Southern Company says the proposed federal regulations for coal-fired power plants would significantly impact customers and the overall U.S. economy as a result of higher costs for electricity and reduced reliability.
Southern Company’s evaluation of how the various federal regulations would impact the company is included in formal comments being filed today with the U.S. Environmental Protection Agency (EPA) on the proposed Utility MACT (Maximum Achievable Control Technology) rule, which targets air emissions.
Based on its current assessment of EPA’s proposed rules, Southern Company’s operating subsidiaries would expect to:
— install new emissions reduction equipment on approximately 12,000
megawatts (MW) of coal-fired generation, accounting for approximately 60
percent of the coal fleet,
— retire approximately 4,000 MW of coal-fired generation,
— change fuel for 3,200 MW or more of coal- and oil-fired generation to
other fuels such as natural gas and
— replace more than 1,500 MW of coal- and oil-fired generation with
natural gas-fired generation.
These actions would result in approximately 40 percent of the coal fleet being either retired or transitioned to natural gas.
Southern Company’s analysis indicates that through 2020, the estimated capital cost for the company’s operating subsidiaries to comply with the full range of proposed rules for coal-fired generation — including air emissions, water and coal ash — would be between $13 billion and $18 billion.
The capital spending and fuel switching required for compliance with EPA’s proposed rules could increase electricity prices an additional 10 percent to 20 percent over the next 10 years for customers of Southern Company’s subsidiaries. Similarly, Southern Company’s analysis of other studies by NERA Economic Consulting, Management Information Services and others indicates that electricity prices in the Southeast could increase 10 percent to 25 percent over the same 10-year period with job losses between 250,000 to 500,000.
“EPA has an important and valuable role in America,” said Thomas A. Fanning, Southern Company chairman, president and CEO. “In the past, our industry has had a constructive relationship with the agency.
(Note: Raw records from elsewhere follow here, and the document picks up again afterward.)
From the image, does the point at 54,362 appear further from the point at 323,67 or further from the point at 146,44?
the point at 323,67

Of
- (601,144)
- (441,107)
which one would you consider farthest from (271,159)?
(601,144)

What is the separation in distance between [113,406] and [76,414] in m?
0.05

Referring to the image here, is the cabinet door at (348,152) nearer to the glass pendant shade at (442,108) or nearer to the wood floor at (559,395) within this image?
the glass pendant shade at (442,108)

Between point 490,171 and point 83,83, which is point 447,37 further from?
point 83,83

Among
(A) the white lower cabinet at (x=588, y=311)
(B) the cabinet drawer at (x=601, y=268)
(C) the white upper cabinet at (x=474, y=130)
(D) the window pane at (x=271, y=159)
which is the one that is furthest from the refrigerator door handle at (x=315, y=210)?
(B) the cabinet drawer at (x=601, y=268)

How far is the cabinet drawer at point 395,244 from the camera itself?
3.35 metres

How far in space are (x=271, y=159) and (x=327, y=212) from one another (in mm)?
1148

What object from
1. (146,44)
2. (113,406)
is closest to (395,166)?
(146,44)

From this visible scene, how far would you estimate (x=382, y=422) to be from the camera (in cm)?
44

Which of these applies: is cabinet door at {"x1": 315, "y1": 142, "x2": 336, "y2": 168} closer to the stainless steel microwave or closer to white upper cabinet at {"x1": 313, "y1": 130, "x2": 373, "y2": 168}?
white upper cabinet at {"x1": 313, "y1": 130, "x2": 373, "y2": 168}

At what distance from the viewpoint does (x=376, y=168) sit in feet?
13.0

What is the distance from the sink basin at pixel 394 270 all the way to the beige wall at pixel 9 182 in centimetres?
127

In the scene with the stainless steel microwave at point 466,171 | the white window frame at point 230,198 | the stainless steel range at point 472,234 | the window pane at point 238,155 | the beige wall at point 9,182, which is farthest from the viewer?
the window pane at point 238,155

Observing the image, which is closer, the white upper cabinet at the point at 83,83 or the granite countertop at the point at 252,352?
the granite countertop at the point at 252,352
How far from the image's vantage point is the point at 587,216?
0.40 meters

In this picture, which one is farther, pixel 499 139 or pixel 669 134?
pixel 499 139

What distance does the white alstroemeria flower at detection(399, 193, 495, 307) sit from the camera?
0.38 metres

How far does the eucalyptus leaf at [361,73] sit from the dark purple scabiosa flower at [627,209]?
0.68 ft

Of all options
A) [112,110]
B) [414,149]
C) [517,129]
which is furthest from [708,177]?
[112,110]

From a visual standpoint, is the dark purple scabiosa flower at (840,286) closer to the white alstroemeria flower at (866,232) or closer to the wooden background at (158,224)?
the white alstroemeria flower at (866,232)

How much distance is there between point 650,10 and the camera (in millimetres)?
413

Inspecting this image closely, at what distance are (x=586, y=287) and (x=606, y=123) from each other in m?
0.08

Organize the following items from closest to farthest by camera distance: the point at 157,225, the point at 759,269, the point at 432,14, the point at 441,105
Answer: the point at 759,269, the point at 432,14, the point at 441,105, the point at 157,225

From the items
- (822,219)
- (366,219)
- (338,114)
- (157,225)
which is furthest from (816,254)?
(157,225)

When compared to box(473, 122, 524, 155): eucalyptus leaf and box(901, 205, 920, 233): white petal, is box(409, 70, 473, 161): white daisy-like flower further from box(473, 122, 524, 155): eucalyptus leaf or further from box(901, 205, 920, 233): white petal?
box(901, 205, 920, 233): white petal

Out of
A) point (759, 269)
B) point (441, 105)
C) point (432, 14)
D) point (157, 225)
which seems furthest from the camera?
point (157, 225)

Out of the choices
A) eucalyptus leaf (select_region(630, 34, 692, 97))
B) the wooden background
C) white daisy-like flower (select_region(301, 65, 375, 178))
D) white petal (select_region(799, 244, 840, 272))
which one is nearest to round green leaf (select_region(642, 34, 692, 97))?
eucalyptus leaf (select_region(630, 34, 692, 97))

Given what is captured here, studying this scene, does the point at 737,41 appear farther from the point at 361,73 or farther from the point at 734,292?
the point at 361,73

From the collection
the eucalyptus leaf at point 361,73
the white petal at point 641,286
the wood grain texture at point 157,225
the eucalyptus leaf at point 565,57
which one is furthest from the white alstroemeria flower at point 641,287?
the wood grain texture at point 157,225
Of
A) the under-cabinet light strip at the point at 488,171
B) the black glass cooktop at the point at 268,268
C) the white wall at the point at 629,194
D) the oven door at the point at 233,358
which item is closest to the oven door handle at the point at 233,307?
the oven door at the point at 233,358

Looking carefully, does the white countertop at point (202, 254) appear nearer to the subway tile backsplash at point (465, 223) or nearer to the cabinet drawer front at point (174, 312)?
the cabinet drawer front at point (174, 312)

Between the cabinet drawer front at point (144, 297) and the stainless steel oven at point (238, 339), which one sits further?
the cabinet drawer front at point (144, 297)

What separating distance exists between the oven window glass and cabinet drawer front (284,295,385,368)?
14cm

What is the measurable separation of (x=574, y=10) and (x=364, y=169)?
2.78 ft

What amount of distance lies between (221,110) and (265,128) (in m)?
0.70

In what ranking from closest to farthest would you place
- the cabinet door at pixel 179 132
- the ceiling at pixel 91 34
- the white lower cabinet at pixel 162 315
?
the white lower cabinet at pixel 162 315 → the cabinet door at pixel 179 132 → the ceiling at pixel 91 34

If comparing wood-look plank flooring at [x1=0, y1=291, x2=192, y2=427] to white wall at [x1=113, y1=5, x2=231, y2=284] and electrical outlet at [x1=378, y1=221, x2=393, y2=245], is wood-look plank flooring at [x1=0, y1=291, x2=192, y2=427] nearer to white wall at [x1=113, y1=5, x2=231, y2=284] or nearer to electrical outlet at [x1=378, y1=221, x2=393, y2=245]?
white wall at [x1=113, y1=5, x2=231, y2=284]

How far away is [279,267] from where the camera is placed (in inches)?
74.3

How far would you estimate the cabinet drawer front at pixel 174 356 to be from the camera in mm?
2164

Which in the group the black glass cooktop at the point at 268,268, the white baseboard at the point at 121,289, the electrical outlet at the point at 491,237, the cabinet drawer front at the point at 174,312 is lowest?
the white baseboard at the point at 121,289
However, these proposals are misguided in their content and timing.
Refueling coal-fired generation to natural gas may also take four or more years, since at most locations interstate natural gas pipelines will need to be expanded. Significant changes in generation also will require substantial transmission upgrades requiring long-lead time transmission projects to maintain reliability. “The extremely compressed construction and outage schedules will needlessly drive up costs and threaten reliability,” said Fanning. “The consequences of EPA’s unreasonable timetable are significant to our customers and our nation.”